= Frank E. Resnik =

Frank E. Resnik (October 14, 1928 - April 17, 1995) was CEO (1984-1989) and Chairman (1989-1991) of Philip Morris USA.

==Formative years==
Resnik was born in Pleasant Unity, Pennsylvania on October 14, 1928. After graduating from high school, he joined the United States Army where he became an instructor and first field sergeant. After his service in the Army, Resnik attended Saint Vincent College in Latrobe, Pennsylvania, on a football scholarship.

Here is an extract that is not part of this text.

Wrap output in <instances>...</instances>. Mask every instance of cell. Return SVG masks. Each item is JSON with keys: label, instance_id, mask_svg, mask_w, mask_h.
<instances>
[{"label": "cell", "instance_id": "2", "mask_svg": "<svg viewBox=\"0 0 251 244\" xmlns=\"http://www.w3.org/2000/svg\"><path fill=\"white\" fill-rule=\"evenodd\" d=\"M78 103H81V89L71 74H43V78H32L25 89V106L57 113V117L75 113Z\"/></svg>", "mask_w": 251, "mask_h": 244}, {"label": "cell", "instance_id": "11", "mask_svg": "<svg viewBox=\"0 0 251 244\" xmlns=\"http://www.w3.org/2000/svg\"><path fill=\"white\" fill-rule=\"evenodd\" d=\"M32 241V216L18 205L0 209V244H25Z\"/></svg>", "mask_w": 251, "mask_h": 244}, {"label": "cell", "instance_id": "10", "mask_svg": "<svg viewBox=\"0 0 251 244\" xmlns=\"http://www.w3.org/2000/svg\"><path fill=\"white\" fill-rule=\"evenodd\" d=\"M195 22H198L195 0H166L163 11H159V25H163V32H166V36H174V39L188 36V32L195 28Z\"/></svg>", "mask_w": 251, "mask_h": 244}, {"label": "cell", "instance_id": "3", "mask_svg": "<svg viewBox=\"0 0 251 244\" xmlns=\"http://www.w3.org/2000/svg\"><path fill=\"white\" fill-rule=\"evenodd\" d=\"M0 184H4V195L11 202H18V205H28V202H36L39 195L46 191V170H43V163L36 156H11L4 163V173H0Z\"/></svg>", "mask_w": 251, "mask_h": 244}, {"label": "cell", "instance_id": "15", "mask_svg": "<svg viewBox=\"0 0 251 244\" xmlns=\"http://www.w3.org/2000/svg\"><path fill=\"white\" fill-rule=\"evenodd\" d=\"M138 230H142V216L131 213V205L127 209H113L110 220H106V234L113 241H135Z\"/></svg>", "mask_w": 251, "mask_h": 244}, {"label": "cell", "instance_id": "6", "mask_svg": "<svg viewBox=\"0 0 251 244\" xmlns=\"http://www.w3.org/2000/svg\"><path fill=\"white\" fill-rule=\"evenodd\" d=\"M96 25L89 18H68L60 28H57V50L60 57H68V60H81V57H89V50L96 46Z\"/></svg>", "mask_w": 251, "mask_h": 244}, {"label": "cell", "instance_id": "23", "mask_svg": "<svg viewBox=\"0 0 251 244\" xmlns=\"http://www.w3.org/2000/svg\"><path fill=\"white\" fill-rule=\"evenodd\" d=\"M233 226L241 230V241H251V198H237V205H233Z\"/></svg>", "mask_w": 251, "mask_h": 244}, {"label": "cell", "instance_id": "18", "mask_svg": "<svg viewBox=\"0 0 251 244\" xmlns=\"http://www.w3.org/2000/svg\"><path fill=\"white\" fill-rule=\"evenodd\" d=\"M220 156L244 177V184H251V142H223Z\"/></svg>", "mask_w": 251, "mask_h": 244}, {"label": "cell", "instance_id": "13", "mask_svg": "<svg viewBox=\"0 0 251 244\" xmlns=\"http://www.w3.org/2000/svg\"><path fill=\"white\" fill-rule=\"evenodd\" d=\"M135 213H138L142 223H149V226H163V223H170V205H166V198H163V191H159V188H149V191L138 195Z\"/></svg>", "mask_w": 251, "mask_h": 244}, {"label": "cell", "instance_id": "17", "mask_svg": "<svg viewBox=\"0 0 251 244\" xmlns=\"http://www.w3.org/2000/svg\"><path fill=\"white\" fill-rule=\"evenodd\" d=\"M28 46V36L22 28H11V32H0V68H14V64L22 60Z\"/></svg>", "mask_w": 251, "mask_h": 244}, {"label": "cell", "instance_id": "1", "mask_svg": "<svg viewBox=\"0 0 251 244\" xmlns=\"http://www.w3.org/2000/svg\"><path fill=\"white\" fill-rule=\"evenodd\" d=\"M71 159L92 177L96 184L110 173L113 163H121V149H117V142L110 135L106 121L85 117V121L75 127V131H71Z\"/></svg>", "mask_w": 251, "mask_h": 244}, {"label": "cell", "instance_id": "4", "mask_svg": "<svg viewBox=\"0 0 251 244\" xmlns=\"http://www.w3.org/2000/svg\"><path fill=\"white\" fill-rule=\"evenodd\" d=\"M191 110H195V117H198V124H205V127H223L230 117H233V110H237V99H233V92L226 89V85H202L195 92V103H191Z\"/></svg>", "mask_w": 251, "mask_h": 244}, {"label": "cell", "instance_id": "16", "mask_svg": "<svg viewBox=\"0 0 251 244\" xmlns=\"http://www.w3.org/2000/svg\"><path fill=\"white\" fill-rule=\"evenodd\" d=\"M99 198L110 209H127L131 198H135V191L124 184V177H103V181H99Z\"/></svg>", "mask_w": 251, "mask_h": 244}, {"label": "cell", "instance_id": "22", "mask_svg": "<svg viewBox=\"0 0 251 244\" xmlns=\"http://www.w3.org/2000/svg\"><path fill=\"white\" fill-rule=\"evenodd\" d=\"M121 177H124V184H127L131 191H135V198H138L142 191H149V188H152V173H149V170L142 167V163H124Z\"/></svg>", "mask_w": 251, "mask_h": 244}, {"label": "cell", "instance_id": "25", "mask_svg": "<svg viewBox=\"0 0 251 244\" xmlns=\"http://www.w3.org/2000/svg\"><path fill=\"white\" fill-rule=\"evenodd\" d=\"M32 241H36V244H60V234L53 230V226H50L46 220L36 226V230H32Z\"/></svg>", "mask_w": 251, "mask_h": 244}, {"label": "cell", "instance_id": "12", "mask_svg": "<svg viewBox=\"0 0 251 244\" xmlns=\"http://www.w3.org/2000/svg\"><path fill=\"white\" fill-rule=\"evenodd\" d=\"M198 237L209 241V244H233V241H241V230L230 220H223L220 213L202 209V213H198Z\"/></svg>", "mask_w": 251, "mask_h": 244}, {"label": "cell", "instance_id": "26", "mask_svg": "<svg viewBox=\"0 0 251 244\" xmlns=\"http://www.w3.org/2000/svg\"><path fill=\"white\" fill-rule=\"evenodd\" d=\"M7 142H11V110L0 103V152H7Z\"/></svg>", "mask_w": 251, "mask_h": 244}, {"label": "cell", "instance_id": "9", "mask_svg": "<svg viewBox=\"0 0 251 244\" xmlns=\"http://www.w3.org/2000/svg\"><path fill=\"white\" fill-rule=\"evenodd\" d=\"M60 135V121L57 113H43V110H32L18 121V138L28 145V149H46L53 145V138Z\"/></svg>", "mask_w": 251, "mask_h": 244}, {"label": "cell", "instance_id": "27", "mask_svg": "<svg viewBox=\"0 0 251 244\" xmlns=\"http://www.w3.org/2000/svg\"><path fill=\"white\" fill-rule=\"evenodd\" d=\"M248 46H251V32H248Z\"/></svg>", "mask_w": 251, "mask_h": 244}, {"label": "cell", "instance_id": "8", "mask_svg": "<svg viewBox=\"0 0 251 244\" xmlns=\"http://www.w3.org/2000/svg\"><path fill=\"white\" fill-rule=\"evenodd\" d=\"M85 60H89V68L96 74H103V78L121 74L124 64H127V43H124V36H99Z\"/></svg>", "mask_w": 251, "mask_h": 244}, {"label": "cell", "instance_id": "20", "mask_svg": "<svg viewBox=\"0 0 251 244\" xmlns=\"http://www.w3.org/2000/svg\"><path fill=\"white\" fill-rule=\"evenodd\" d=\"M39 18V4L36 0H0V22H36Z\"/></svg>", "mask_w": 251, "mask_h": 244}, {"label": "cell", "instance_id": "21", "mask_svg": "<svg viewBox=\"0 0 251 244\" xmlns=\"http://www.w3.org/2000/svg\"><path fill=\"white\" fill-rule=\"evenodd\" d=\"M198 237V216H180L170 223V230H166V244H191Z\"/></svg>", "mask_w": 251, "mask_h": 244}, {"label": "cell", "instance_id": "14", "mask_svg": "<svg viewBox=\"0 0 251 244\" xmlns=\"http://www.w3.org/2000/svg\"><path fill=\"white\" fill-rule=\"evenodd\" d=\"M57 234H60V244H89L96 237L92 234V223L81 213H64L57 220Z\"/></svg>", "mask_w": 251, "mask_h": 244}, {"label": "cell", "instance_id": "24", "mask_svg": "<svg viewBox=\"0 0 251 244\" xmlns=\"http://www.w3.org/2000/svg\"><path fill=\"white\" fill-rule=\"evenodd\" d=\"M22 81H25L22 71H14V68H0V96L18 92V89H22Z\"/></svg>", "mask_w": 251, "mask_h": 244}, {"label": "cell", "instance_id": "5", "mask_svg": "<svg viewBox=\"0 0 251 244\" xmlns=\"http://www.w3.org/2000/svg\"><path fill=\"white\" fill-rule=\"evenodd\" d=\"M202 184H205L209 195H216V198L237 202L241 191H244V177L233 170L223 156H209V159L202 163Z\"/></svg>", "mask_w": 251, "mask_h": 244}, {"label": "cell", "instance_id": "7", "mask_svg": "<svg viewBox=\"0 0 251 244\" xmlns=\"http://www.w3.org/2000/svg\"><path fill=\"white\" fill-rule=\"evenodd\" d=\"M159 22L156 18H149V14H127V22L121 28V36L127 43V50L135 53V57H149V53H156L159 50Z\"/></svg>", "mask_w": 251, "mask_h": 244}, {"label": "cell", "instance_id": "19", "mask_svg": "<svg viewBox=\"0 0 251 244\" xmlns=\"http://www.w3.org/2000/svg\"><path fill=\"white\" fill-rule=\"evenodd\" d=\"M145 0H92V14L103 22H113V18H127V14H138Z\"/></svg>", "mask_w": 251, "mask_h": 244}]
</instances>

He graduated with a degree in chemistry in 1952 and later earned a master's degree in chemistry from the University of Richmond in Richmond, Virginia.

==Professional life==
Resnik began his career as a research chemist with Philip Morris in Richmond, Virginia during the 1950s. In 1980, he was named executive vice president of Philip Morris' Tobacco Technology Group.

In 1984, he was named president and CEO of Philip Morris USA. In 1989, he became chairman of that same company. In 1988, he received the Horatio Alger Award. During his career in the tobacco industry, Resnik contributed thirty articles to scientific literature.

In January 1991, after thirty-eight years with Philip Morris, Resnik retired and moved to Jupiter, Florida.

==Death and interment==
Resnik died on April 17, 1995 in West Palm Beach, Florida, and was buried in St. Vincent Cemetery, Unity Township, Westmoreland County, Pennsylvania.